Sundrop Farms is using hydroponics, a method of growing plants on a treated water medium, without soil. It’s an extremely efficient way for growing plants, and it’s now becoming a leading choice for growing food in difficult climates, in urban centers or in areas where water is poor and lacking. In China for instance where the soil is contaminated with cadmium and lead, people are very eager to buy organic food grown hydroponically.
Sundrop says it’s the first farming system of its kind to have reached commercial scale. The 65-hectare facility was made possible with an investment of 200 million Australian dollars ($148 million) which paid for a desalination plant, greenhouses and other installations needed to grow the tomatoes.
It’s a bet worth betting as we see the rise in agricultural crops in Australia and the world.
The Sundrop greenhouses are powered by sunlight, using 23,000 mirrors that reflect rays toward the top of a 127-meter high receiver tower that turns the sun into electricity.

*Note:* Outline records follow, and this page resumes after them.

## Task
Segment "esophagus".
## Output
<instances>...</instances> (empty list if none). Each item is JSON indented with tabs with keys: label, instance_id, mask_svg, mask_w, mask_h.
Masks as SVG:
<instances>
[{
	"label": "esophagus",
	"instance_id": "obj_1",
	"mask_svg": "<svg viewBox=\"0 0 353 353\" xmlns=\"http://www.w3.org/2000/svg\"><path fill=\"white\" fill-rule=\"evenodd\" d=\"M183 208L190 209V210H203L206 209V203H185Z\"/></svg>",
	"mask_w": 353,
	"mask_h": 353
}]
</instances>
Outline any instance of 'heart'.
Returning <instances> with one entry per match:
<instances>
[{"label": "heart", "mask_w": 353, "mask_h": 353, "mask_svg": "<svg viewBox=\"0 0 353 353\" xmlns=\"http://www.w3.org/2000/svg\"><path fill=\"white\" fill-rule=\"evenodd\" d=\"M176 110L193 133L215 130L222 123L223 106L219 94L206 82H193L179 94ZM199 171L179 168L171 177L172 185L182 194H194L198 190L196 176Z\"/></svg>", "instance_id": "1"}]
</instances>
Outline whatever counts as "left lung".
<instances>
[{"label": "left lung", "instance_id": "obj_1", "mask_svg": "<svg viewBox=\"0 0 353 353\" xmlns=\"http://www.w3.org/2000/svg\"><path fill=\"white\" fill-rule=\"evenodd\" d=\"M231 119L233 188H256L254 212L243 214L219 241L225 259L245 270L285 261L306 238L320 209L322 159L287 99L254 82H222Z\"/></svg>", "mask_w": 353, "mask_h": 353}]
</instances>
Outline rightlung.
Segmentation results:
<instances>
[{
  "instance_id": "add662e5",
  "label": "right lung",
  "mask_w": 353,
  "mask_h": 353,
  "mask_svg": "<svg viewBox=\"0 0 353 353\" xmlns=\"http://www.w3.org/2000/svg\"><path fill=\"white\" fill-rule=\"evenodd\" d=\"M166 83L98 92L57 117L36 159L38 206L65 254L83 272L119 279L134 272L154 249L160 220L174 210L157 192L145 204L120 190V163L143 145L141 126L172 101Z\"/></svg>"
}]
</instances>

This power is used to pump seawater from 5km away. Beyond producing tomatoes, the facility also produces 1 million liters of fresh water every single day.
Sundrop Farms CEO Philipp Saumweber, a former investment banker, says the agriculture model as “innovative” in that it harnesses only seawater and sunlight.
A number of companies are leading technology in this area, including BrightFarms (US), Phillips (Holland), Aerofarms (US) and my startup flux, which has created artificial intelligence and a product named Eddy to understand the language of plants. Watch this market of vertical farming grow into trillion dollar opportunities.